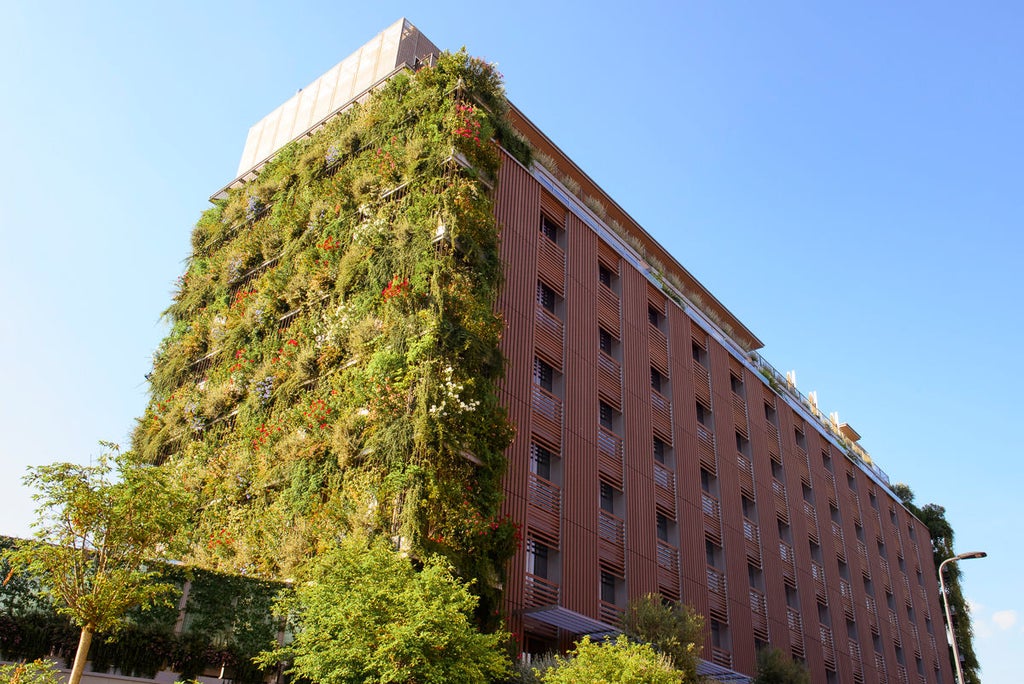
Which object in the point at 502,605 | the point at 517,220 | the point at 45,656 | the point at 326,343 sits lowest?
the point at 45,656

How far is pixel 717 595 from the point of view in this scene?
32.0 metres

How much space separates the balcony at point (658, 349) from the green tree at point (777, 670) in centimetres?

Task objective:
Reproduce the data above word for word, leaving out the pictures.

Finished answer:
Which object in the point at 502,605 | the point at 517,220 | the point at 45,656 | the point at 326,343 sits lowest?
the point at 45,656

How far is pixel 717 595 from the point of view in this scene?
32.0 metres

How much space separates the balcony at point (658, 349) from the green tree at point (777, 670) in centimetres?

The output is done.